● **EXTRAIT DU TEXTE**:
⟨

Des zones d’ombre malgré tout

Seule ombre au tableau : les rapports ambigus qu’a entretenus Bowie avec le nazisme. Un an après son apparition au « Soul Train », Bowie a été arrêté à la frontière de l’Union soviétique et de la Pologne parce qu’il transportait une collection d’objets nazis. Son personnage de Great White Duke était inspiré des stéréotypes de la « race aryenne » et Bowie parlait de Hitler comme d’une rock star avant l’heure.

Bowie était péniblement revenu sur ses propos en expliquant que les drogues lui avaient fait perdre la tête. Il disait n’avoir jamais adhéré aux discours antisémites, mais avait admis avoir une fascination malsaine pour les nazis et leur recherche du Saint Graal en Angleterre. Son passage à Berlin à la fin des années 1970 a fini toutefois d’éloigner Bowie du fascisme.

C’est à cette époque que Bowie a écrit avec Iggy Pop le célèbre et controversé morceau « China Girl ». Les premières paroles de la chanson, « I’m a mess without my little China girl » (« Je ne suis rien sans ma petite Chinoise »), avaient été considérés comme une métaphore pour parler de l’héroïne. Mais la version de 1983 de ce morceau ne laissait aucune place au doute : Bowie parlait bien de la fascination des hommes blancs pour les femmes asiatiques. Il s’était par la suite justifié en expliquant qu’il s’amusait des clichés raciaux en les exagérant volontairement.

⟩

● **DONNÉES FOURNIES**:
⟨

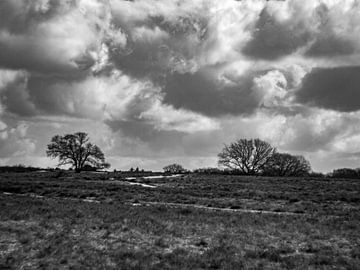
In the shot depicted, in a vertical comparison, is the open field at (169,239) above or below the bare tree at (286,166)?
below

⟩

● **EXERCICES À FAIRE**:
• A. D'après l'extrait sur Bowie, à quelle frontière Bowie a-t-il été arrêté ?
• B. Dans l'extrait sur Bowie, recopiez le passage allant de « Bowie était péniblement » jusqu'à « Bowie du fascisme. » inclus, et changez « Berlin » en « Paris ».
Ce matériel n'a aucun rapport avec l'extrait sur Bowie.

● **RÉPONSES AUX EXERCICES**:
• A. À la frontière de l'Union soviétique et de la Pologne.

• B.
Bowie était péniblement revenu sur ses propos en expliquant que les drogues lui avaient fait perdre la tête. Il disait n’avoir jamais adhéré aux discours antisémites, mais avait admis avoir une fascination malsaine pour les nazis et leur recherche du Saint Graal en Angleterre. Son passage à Paris à la fin des années 1970 a fini toutefois d’éloigner Bowie du fascisme.